2.1.1 Dewpoint Typical atmospheric water vapour levels are between 0.5% and 1%, resulting in a water dewpoint temperature of 0 - 10°C. In comparison, the water dewpoint in a combustion atmosphere containing about 10% moisture is approximately 40°C. Flue gases discharged by wet scrubbers are saturated. The dewpoint temperature is influenced by the presence of other condensable constituents such as sulphur trioxide, hydrogen chloride, traces of hydrogen fluoride, etc., the acidic condensate forming at higher temperatures than water vapour alone. As a flue gas generated by the combustion of a sulphurcontaining fossil fuel is cooled, the first temperature at which sulphuric acid occurs will depend primarily on the partial pressures of sulphur trioxide and water vapour, generally in the range 120-150 °C. At a lower temperature, however, higher than water dewpoint, hydrochloric acid will condense, together with other acid forming compounds with varying acid dewpoint.
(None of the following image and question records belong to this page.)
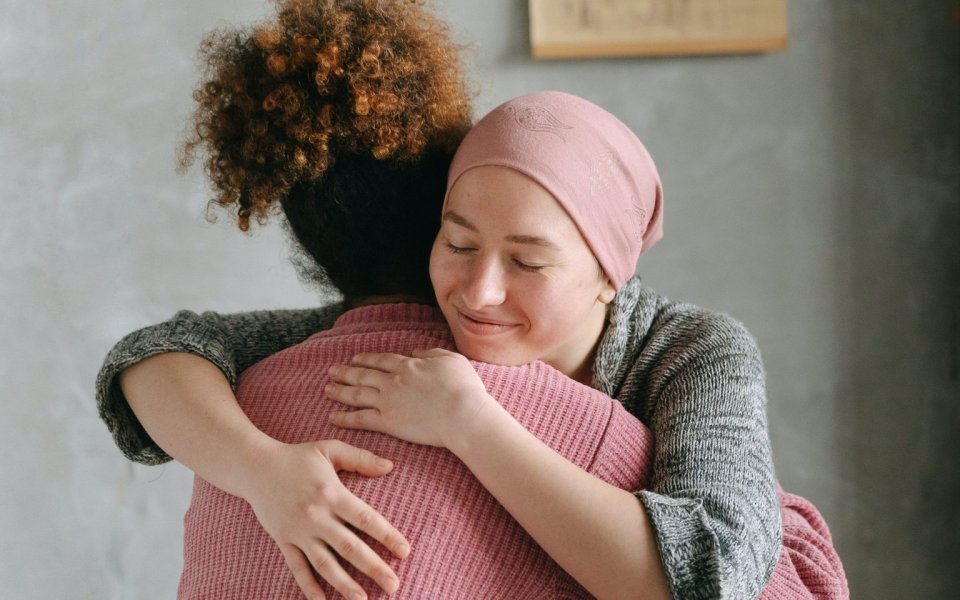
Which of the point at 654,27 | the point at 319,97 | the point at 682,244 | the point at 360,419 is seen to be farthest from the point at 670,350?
the point at 654,27

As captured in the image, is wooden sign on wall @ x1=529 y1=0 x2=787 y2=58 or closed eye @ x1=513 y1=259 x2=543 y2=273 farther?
wooden sign on wall @ x1=529 y1=0 x2=787 y2=58

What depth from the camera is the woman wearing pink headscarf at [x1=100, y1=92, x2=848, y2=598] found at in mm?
1012

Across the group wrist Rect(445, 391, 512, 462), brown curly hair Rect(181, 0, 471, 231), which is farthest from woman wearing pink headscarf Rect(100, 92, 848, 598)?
brown curly hair Rect(181, 0, 471, 231)

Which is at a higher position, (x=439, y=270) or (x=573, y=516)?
(x=439, y=270)

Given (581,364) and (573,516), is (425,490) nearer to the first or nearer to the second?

In the present context “acid dewpoint” refers to the sulphuric acid dewpoint temperature as this is the highest at which acid condensation commences. From Figure 2-1i at a dewpoint of 150°C., the sulphuric acid formed from combination of SO3 + H2O may have a concentration as high as 80%. Sulphuric acid is hygroscopic so that as the temperature falls water is absorbed, diluting the acid concentration. Chimney materials subject to acid dewpoint corrosion must be resistant to a wide range of acid concentrations at temperature.
i
Figure 2-1 Variation of condensed sulphuric acid concentration with temperature; water vapour content of gases approximately 8%
Dewpoint Corrosion: Mechanisms and Solution, Meadowcroft D.B. & Cox W.M., “Dewpoint corrosion”, 1985, Inst of Corr. Sci & Tech.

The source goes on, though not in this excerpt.